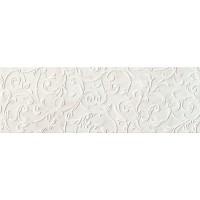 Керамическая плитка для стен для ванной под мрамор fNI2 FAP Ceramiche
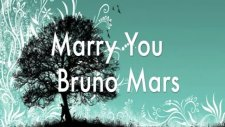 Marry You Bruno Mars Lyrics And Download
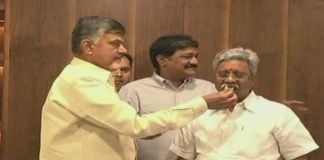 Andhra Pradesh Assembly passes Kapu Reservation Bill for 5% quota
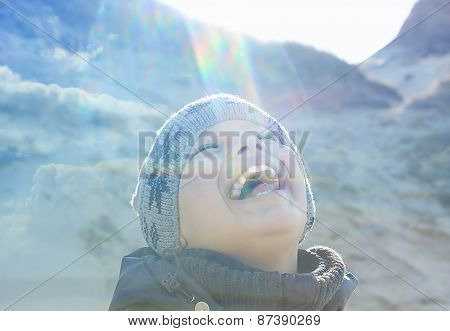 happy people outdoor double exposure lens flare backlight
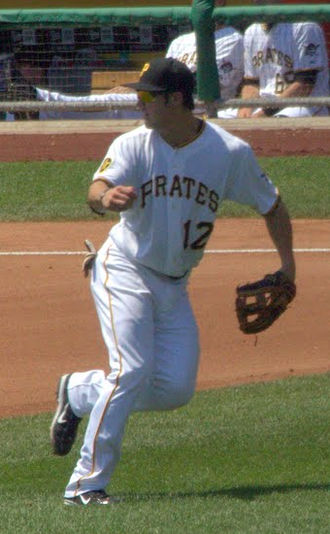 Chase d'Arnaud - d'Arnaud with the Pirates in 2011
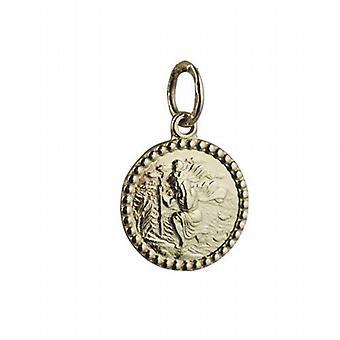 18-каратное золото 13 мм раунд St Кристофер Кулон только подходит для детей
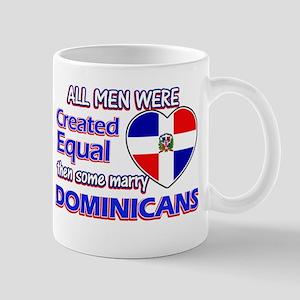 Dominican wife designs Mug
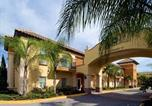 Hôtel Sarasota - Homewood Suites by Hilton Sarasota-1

--------

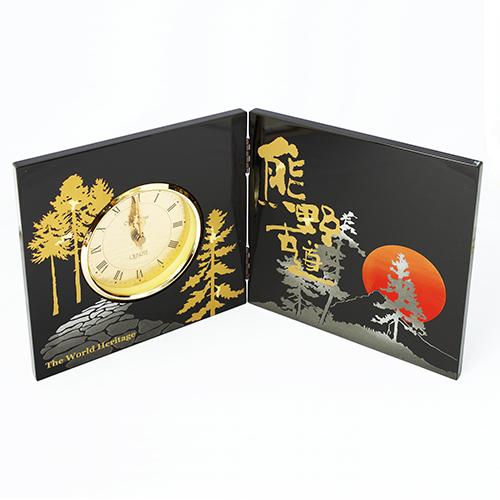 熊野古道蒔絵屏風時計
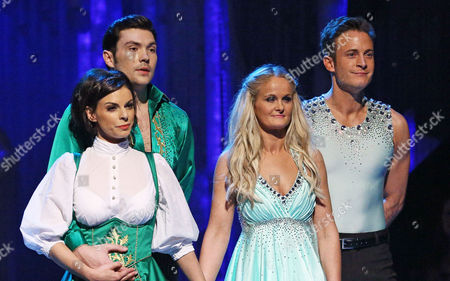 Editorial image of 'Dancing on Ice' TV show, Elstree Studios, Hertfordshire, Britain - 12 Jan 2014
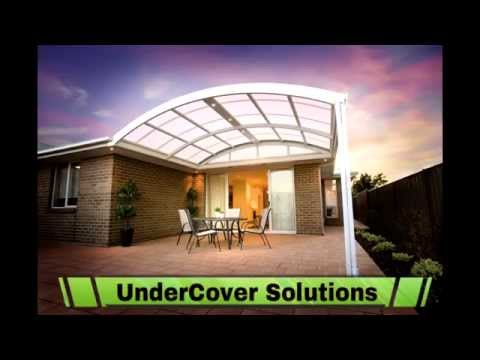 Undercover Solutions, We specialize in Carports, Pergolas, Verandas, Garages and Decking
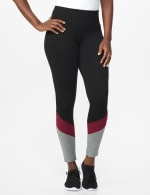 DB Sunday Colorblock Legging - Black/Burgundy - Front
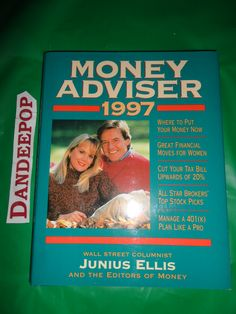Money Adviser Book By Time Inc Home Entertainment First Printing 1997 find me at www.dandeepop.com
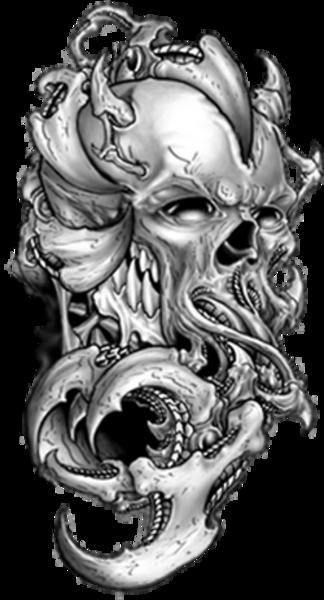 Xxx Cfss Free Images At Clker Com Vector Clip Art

--------

**Problem statement**
Using the records above, return word for word the lines that begin at the one containing "happy people outdoor" and end at the one containing "Hôtel Sarasota - Homewood", both of them included and no pictures.

**Your solution**
 happy people outdoor double exposure lens flare backlight
 Chase d'Arnaud - d'Arnaud with the Pirates in 2011
 18-каратное золото 13 мм раунд St Кристофер Кулон только подходит для детей
 Dominican wife designs Mug
 Hôtel Sarasota - Homewood Suites by Hilton Sarasota-1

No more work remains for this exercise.